**WHAT THIS TASK INVOLVES**: Print every line below without adding or leaving out a single word.

**DATA FOR ANALYSIS**:
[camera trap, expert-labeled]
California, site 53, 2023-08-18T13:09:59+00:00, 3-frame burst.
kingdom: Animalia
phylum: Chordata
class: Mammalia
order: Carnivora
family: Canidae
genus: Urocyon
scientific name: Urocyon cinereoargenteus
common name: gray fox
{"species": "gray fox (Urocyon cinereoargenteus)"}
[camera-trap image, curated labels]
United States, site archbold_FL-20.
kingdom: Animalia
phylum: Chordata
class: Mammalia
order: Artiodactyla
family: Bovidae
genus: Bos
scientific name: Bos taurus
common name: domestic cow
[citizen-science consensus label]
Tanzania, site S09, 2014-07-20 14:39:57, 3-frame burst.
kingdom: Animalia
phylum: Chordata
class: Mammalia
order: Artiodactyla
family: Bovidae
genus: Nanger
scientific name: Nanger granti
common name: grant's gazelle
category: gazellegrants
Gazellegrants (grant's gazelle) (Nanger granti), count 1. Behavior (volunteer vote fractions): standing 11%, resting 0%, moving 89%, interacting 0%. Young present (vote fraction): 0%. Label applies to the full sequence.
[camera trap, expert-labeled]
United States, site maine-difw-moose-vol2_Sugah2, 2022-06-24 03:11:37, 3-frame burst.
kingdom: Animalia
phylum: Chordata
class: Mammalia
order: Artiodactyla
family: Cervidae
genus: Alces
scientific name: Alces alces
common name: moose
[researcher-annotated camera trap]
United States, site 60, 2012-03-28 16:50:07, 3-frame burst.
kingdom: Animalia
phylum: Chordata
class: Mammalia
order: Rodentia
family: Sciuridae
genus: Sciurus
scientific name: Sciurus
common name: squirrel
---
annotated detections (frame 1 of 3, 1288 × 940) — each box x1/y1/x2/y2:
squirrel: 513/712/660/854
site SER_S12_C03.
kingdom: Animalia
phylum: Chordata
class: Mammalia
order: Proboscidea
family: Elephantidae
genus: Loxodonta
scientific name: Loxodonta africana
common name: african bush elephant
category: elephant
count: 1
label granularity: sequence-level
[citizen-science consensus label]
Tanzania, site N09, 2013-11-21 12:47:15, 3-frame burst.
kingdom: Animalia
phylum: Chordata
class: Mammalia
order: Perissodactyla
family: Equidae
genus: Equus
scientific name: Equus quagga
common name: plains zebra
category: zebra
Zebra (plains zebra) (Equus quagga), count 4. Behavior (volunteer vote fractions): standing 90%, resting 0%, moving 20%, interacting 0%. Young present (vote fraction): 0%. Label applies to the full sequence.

**ANSWER BOX**:
[camera trap, expert-labeled]
California, site 53, 2023-08-18T13:09:59+00:00, 3-frame burst.
kingdom: Animalia
phylum: Chordata
class: Mammalia
order: Carnivora
family: Canidae
genus: Urocyon
scientific name: Urocyon cinereoargenteus
common name: gray fox
{"species": "gray fox (Urocyon cinereoargenteus)"}
[camera-trap image, curated labels]
United States, site archbold_FL-20.
kingdom: Animalia
phylum: Chordata
class: Mammalia
order: Artiodactyla
family: Bovidae
genus: Bos
scientific name: Bos taurus
common name: domestic cow
[citizen-science consensus label]
Tanzania, site S09, 2014-07-20 14:39:57, 3-frame burst.
kingdom: Animalia
phylum: Chordata
class: Mammalia
order: Artiodactyla
family: Bovidae
genus: Nanger
scientific name: Nanger granti
common name: grant's gazelle
category: gazellegrants
Gazellegrants (grant's gazelle) (Nanger granti), count 1. Behavior (volunteer vote fractions): standing 11%, resting 0%, moving 89%, interacting 0%. Young present (vote fraction): 0%. Label applies to the full sequence.
[camera trap, expert-labeled]
United States, site maine-difw-moose-vol2_Sugah2, 2022-06-24 03:11:37, 3-frame burst.
kingdom: Animalia
phylum: Chordata
class: Mammalia
order: Artiodactyla
family: Cervidae
genus: Alces
scientific name: Alces alces
common name: moose
[researcher-annotated camera trap]
United States, site 60, 2012-03-28 16:50:07, 3-frame burst.
kingdom: Animalia
phylum: Chordata
class: Mammalia
order: Rodentia
family: Sciuridae
genus: Sciurus
scientific name: Sciurus
common name: squirrel
---
annotated detections (frame 1 of 3, 1288 × 940) — each box x1/y1/x2/y2:
squirrel: 513/712/660/854
site SER_S12_C03.
kingdom: Animalia
phylum: Chordata
class: Mammalia
order: Proboscidea
family: Elephantidae
genus: Loxodonta
scientific name: Loxodonta africana
common name: african bush elephant
category: elephant
count: 1
label granularity: sequence-level
[citizen-science consensus label]
Tanzania, site N09, 2013-11-21 12:47:15, 3-frame burst.
kingdom: Animalia
phylum: Chordata
class: Mammalia
order: Perissodactyla
family: Equidae
genus: Equus
scientific name: Equus quagga
common name: plains zebra
category: zebra
Zebra (plains zebra) (Equus quagga), count 4. Behavior (volunteer vote fractions): standing 90%, resting 0%, moving 20%, interacting 0%. Young present (vote fraction): 0%. Label applies to the full sequence.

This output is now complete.